Strategies to Deal with the Problem  Cooperative Model  

  • Reduction of the sizeable area under paddy would not be a feasible alternative in order to ensure enough food stock. Therefore, the issue of straw burning has to be settled through other measures like manufacturing of paper and cardboard, production of mushroom where paddy straw can be used as raw material, etc.
  • But there is skepticism that an individual farmer may not install such a unit irrespective of the size of the farm he is holding. Also, a single unit even of the largest size cannot be economical because the straw is spread throughout the area and transportation to a single point would be a constraint.
  • Therefore, the Cooperative Model, already experienced in the dairy, is the most viable and prudent option in addressing this problem.
  • There is a need of at least two cardboard and paper manufacturing units in every block.

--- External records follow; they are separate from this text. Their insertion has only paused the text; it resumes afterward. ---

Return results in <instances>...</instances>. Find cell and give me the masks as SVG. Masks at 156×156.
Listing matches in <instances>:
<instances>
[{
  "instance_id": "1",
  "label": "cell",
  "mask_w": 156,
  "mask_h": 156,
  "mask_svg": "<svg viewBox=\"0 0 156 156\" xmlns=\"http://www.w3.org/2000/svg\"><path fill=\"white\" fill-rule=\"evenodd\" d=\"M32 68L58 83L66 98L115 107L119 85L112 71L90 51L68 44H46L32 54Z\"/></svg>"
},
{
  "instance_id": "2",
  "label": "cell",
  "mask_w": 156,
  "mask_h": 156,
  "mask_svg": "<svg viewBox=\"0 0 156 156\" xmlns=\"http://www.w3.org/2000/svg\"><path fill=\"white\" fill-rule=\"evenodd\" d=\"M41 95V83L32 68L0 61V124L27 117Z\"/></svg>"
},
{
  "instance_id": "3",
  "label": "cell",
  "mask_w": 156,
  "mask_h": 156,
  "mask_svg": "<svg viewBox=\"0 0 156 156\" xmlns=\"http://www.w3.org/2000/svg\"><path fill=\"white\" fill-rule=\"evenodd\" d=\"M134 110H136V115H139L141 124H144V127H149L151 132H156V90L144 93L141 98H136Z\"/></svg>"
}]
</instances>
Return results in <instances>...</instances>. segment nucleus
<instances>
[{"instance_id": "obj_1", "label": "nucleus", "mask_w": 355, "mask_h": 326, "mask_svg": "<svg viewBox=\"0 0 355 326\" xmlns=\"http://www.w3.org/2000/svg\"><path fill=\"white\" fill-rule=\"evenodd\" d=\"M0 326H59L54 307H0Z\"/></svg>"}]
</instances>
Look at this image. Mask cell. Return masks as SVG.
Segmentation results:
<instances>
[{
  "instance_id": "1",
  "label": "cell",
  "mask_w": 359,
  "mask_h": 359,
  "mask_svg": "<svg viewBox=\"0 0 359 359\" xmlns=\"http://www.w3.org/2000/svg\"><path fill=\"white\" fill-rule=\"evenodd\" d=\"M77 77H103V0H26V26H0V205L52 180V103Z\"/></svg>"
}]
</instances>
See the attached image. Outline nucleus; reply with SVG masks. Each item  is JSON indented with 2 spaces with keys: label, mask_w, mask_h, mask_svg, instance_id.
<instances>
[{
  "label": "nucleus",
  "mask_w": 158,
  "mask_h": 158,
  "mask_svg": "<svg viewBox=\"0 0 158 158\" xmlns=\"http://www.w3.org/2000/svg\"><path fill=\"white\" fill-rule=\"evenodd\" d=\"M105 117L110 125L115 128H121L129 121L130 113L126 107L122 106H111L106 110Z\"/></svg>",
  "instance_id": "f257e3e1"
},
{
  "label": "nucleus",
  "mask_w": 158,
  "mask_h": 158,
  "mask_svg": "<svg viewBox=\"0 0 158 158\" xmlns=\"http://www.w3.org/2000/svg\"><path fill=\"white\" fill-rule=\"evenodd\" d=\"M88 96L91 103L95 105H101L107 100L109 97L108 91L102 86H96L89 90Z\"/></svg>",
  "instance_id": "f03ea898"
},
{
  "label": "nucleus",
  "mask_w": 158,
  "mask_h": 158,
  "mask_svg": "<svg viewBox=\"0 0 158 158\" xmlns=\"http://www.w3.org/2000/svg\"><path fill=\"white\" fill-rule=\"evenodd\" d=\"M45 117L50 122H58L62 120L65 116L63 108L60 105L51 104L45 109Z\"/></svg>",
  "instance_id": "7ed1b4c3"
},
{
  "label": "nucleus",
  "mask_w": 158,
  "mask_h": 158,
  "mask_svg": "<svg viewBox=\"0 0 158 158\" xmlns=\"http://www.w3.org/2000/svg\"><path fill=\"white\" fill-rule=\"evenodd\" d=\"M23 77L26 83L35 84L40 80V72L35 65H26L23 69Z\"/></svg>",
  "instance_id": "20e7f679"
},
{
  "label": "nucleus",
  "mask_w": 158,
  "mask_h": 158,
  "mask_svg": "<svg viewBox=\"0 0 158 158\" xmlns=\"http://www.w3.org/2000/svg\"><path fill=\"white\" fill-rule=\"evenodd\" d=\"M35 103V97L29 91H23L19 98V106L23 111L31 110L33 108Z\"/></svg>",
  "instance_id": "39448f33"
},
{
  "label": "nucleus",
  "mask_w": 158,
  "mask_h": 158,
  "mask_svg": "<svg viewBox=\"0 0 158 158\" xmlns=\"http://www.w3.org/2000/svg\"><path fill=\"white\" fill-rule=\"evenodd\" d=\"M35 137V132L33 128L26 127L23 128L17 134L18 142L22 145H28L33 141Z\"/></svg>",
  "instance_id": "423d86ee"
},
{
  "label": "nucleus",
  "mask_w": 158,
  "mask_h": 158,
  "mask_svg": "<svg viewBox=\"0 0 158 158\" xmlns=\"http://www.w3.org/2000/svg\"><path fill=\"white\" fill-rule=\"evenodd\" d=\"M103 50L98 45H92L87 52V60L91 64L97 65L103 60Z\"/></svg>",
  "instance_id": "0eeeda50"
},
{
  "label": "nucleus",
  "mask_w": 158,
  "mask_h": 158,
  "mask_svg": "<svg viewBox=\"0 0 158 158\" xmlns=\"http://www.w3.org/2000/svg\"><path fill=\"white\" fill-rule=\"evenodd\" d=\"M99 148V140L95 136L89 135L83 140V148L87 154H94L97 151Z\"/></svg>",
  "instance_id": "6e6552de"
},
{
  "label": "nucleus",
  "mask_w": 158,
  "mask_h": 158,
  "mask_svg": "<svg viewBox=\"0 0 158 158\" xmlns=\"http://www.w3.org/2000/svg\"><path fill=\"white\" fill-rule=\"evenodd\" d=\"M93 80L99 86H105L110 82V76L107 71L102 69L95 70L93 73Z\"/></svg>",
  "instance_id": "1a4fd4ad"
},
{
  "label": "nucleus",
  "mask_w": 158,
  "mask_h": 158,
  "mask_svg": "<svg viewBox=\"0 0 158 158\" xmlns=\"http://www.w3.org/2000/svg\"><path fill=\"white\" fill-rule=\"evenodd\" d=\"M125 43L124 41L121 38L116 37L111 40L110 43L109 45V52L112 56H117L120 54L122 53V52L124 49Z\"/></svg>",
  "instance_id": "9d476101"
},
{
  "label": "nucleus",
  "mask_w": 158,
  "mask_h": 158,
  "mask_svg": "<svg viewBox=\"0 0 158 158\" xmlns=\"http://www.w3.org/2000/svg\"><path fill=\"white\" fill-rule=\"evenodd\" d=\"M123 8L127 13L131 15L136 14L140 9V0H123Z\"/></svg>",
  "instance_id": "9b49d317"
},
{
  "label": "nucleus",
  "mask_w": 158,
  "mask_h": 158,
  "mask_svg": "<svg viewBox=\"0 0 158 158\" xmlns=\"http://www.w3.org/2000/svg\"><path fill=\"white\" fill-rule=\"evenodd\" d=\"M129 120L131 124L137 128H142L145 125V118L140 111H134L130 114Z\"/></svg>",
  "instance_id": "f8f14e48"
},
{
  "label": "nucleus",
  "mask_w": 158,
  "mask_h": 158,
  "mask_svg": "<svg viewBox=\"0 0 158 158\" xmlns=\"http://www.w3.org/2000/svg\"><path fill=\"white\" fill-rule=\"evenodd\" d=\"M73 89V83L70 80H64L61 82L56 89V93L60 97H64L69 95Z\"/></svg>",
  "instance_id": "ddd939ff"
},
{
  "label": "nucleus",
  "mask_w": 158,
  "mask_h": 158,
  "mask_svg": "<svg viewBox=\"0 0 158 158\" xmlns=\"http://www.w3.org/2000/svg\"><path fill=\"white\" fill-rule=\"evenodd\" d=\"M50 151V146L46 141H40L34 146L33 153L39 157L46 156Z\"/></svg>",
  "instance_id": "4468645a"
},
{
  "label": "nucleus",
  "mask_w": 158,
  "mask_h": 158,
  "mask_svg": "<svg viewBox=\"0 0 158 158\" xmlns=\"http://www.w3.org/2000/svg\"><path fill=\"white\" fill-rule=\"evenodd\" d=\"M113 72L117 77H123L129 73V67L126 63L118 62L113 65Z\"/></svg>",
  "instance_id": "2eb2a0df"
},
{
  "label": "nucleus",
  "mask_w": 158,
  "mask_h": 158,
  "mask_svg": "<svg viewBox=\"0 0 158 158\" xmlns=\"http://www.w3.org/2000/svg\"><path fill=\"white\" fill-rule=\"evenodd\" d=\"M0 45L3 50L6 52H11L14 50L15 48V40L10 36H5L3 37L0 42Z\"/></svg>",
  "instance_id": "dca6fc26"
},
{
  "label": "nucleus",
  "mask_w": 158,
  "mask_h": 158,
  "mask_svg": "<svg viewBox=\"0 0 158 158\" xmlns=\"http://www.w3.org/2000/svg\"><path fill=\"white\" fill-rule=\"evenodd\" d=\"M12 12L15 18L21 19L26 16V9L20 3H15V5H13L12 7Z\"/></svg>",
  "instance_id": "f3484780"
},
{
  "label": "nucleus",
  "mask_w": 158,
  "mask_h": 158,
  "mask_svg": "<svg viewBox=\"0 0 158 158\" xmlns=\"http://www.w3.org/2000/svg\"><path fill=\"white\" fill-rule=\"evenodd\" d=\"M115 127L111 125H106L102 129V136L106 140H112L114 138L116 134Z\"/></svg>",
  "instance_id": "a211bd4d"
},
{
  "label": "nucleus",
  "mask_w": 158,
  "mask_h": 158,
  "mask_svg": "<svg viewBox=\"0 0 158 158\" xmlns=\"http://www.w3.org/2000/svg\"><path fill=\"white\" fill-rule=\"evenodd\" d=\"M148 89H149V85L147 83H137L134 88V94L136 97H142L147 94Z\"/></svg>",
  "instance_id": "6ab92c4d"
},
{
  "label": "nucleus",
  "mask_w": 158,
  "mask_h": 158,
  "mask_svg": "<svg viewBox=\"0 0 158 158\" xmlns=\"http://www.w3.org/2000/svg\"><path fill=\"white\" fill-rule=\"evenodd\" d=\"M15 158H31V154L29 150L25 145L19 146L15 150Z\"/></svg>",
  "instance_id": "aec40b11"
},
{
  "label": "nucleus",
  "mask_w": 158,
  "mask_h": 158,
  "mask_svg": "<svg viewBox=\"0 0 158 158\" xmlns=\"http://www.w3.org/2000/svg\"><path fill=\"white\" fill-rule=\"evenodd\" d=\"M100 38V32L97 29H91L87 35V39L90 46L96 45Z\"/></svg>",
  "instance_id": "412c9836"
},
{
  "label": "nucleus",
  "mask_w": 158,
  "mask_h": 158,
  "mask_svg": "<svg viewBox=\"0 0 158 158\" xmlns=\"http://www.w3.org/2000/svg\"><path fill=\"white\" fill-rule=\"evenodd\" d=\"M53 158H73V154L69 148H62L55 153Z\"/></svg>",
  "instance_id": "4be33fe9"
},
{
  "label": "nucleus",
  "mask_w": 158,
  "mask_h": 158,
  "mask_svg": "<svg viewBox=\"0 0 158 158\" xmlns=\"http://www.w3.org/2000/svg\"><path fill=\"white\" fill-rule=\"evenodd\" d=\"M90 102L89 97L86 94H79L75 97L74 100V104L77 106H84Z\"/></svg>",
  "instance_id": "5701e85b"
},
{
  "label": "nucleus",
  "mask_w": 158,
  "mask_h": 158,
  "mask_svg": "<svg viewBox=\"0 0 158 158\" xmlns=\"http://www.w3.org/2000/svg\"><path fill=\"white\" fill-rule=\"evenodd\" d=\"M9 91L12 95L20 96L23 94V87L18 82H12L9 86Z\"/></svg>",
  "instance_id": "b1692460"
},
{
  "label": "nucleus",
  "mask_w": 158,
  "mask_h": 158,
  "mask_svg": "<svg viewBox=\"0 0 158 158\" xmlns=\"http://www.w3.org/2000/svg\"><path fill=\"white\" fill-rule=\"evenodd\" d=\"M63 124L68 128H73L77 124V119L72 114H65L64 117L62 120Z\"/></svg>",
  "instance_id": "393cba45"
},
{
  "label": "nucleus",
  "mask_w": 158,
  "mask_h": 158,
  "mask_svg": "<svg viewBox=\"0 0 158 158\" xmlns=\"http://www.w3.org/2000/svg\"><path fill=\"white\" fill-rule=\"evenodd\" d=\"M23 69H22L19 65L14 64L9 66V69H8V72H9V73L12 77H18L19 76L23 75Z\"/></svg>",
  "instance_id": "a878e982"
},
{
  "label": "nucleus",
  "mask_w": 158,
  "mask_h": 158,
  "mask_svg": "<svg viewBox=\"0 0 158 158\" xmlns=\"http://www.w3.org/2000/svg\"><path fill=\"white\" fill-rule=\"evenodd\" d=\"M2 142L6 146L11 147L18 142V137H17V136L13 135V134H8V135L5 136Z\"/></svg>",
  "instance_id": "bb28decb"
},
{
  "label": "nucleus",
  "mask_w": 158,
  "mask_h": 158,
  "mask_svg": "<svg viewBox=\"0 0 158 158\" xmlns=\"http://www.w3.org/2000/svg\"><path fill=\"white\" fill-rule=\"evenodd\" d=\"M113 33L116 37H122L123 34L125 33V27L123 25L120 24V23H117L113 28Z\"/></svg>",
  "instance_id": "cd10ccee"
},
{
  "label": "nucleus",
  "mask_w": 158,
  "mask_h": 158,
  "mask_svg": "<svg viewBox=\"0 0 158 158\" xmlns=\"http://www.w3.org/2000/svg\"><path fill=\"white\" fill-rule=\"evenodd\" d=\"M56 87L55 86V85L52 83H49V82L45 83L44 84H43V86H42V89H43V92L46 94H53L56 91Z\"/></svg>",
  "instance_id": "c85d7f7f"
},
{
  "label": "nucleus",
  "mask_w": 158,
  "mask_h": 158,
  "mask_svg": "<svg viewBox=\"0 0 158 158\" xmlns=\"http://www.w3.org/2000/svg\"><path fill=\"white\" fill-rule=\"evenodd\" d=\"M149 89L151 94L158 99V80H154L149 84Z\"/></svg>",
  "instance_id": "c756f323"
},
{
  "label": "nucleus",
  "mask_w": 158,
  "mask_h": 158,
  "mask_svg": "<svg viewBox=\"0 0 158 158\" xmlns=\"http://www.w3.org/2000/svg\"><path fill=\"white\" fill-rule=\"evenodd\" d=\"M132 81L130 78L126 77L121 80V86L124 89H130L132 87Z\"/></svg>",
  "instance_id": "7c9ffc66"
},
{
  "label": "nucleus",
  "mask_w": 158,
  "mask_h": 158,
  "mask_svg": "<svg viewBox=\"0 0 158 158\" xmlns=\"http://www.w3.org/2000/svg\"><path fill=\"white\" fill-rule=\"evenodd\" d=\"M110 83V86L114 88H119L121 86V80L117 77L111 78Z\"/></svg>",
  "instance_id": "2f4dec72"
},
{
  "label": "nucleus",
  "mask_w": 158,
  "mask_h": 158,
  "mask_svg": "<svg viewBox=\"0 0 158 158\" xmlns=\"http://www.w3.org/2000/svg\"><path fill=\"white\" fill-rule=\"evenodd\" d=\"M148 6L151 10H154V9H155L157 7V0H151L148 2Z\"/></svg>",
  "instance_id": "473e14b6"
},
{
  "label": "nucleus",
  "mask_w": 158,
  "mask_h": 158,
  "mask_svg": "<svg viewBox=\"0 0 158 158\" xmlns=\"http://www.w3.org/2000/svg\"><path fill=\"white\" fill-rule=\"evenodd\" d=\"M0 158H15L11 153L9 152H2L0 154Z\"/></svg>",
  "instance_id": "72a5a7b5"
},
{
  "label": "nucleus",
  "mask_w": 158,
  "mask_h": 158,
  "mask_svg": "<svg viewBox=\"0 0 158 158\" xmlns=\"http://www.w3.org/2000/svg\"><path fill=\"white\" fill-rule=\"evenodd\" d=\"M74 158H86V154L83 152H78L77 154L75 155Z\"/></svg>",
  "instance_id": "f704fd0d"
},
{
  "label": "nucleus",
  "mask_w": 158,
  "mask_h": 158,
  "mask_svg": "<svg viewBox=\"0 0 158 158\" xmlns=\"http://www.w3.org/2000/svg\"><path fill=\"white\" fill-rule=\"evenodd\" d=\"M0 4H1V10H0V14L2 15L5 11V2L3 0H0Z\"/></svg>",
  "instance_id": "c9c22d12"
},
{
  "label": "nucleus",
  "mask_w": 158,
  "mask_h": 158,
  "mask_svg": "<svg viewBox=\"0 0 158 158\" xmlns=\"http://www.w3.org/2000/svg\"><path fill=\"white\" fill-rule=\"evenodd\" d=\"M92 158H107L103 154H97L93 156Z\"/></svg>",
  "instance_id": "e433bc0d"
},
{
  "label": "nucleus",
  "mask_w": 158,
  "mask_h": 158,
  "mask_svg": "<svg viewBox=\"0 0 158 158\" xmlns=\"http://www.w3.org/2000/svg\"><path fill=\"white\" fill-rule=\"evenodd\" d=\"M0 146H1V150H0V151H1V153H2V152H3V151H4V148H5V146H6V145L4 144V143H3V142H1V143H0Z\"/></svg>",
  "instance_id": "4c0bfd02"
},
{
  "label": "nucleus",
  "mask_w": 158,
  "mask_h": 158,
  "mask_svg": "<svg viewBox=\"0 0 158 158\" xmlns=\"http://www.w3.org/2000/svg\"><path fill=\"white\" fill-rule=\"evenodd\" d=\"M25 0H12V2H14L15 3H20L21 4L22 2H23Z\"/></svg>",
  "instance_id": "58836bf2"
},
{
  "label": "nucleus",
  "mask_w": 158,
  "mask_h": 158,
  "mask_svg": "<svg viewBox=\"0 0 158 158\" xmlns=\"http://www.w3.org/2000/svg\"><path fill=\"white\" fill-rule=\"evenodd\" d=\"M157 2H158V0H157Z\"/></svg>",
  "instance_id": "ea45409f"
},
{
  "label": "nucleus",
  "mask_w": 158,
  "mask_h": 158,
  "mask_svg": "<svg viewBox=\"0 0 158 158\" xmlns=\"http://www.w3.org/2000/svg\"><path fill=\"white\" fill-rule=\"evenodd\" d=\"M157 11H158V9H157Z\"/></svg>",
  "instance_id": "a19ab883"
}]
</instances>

A cooperative society in the area with the membership of local farmers and farm laborers can be formed and such units must be affiliated to the apex body of the State federation of cooperative for rice straw management.
  • Such patronization can yield the most desirable results not only to tackle this problem but also to generate income and employment in the state. Production od Biogas  Production of biogas needs technical help and extension services.
  • The cooperative umbrella of the same pattern can however help the farmers and farm labourers throughout the State in this venture.

Assured Marketing of Other Crops

  • In Punjab 89% of the farmers have their holding less than 10 acers. These farmers are therefore unable to take any risk either of volatile price or of marketing. In case of rice, price and marketing is assured.
  • The same assurance has to be granted for the alternative crops to increase the area of cultivation under them.

Conclusion:  Stubble burning has to be stopped. But looking into the real problem at micro as well as macro level concerned with food security and concerns of farm community at large, it should we dealt sympathetically with the alternative majors and cooperative model is stands out to be the most appropriate approach to address this problem, which is more viable and sustainable. Small Scale Farmers would be satisfied with less but assured income than the drift towards commercial crops irrespective of their profit that have any risk of fluctuating price and yield.